After reading Hynek's analysis of the case, one can
click on the title above for more information re Exeter,
especially THIS
. NewFlashRed-Yellow


If you're looking for part 1: Click Here

From: "Jerry Cohen" <rjcohen@li.net>
Web Site: CohenUFO.net
Date: Tue, 21 Jan 1997 22:53:03 -0500
Fwd Date: Sun, 26 Jan 1997 11:26:41 -0500 
Subject: Incident at Exeter, Pt. 2 of 2 (Hynek).repost

As mentioned in part one, the following excerpt is taken
from:

Hynek, J. Allen . "The Hynek UFO Report" . paperback, pp
154-166 . Dell Publishing Co. 1977 : and also, material
therein from Blue Book files.
- - - - - - - - - - - - - - - - - - - - - - - - - - - - - -

"Incident at Exeter" - continued (part 2 of 2) 


Dr. Hynek:    It is interesting to note that Maj. Quintanilla
had used the term "before a final evaluation of your sighting
can be made," whereas the Pentagon had in fact already issued
its evaluation (attributing the sighting to Operation Big
Blast) some time before Quintanilla wrote his letter.

     Maj. Quintanilla received a prompt reply from Officers
Bertrand and Hunt. Their letter of December 2, 1965, reads:

"Dear Sir:
    We were very glad to get your letter during the third
week in November, because as you might imagine, we have been
the subject of considerable ridicule since the Pentagon
released its "final evaluation" of our sighting of September
3, 1965. In other words, both Patrolman Hunt and myself saw
this object at close range, checked it out with each other,
confirmed and reconfirmed the fact that this was not any kind
of conventional aircraft, that it was at an altitude of not
more than a couple of hundred feet and went to considerable
trouble to confirm that the weather was clear, there was no
wind, no chance of weather inversion, and that what we were
seeing was in no way a military or civilian craft.
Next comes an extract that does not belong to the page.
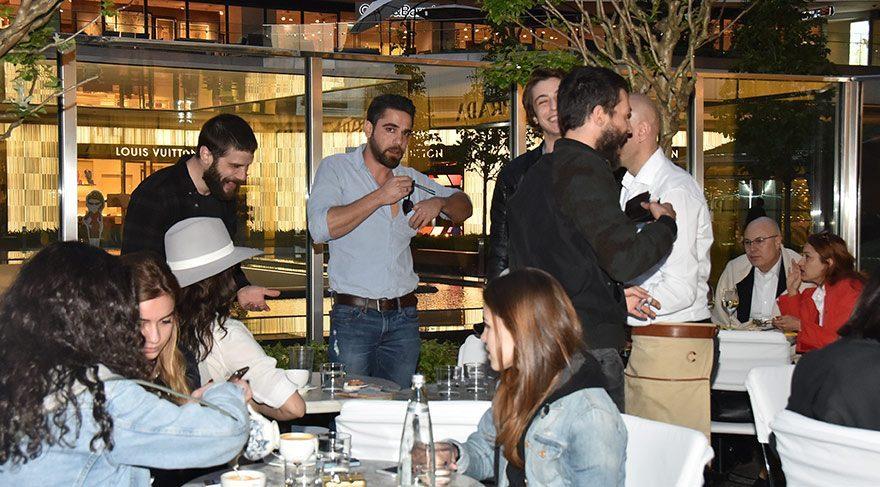 Kösem Sultan dizisinin ekibi yemek yedi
We entered
this in a complete official police report as a supplement to
the blotter of the morning of September 3rd (not September 2
as your letter indicates).

    Since our job depends on accuracy and the ability to tell
the difference between fact and fiction, we were naturally
disturbed by the Pentagon report issued which attributed the
sighting to "multiple high-altitude objects in area" and
"weather inversion." What is a little difficult to understand
is the fact that your letter arrived considerably after the
Pentagon release. Since your letter says that you are still
in the process of making a final evaluation, it seems that
there is an inconsistency here. Ordinarily, this would not be
too important except for the fact that in a situation like
this, we are naturally very reluctant to be considered
irresponsible in our official report to the police station.
One of us (Patrolman Bertrand) was in the Air Force for four
years, engaged in refueling operations, with all kinds of
military aircraft; it was impossible to mistake what we saw
for any kind of military operation, regardless of altitude.
It was also definitely not a helicopter or balloon.
Immediately after the object disappeared, we did see what
probably was a B-47 at high altitudes, but it bore no
relation to the object that we saw.

    Another fact is that the time of our observation was
nearly an hour after two A.M. which would eliminate the Air
Force Operation Big Blast since as you say, this took place
between midnight and 2 A.M. Norman Muscarello, who first
reported this object before we went to the site, saw it
somewhere in the vicinity of 2 A.M. but nearly an hour had
passed before he got to the police station and we went out to
the location with him.

    We would both appreciate it very much if you would help
us eliminate the possible conclusion that some people have
made in that we might have: (a) made up the story, (b) were
incompetent observers.  Anything that you could do along this
line would be very much appreciated, and I am sure that you
can understand the position we are in.

    We appreciate the problem that the Air Force must have
with the number of irresponsible reports on this subject, and
don't want to cause you unnecessary trouble. One the other
hand, we think that you probably understand our position.
Thanks very much for your interest.

                                  Sincerely,
                                  Patrolman Eugene Bertrand
                                  and Patrolman David Hunt

Dr. Hynek:  They received no reply to this letter. They wrote
again on December 29:

Dear Sir:
    Since we have not heard from you since our letter of
December 2, we are writing this to request some kind of an
answer since we are still upset about what happened after the
Pentagon released its news that we had just seen stars or
planets, or high-altitude air exercises.

    As we mentioned in our last letter to you, it could not
have been the Operation Big Blast you mentioned since the
time of our sighting was an hour after that exercise and it
may not have even been the same date since you refer to our
sighting as September 2. Our sighting was on September 3. In
addition, as we mentioned, we are both familiar with all the
B-47's and B-52's and helicopters and jet fighters which are
going over this place all the time. On top of this, Patrolman
Bertrand had four years of refueling experience in the Air
Force and knows regular aircraft of all kinds. It is
important to remember that this craft that we saw was not
more than one hundred feet in the air and it was absolutely
silent with no rush of air from jets or chopper blades
whatever. And it did not have any wings or tail. It lit up
the entire field, and two nearby houses turned completely
red. It stopped, hovered, and turned on a dime.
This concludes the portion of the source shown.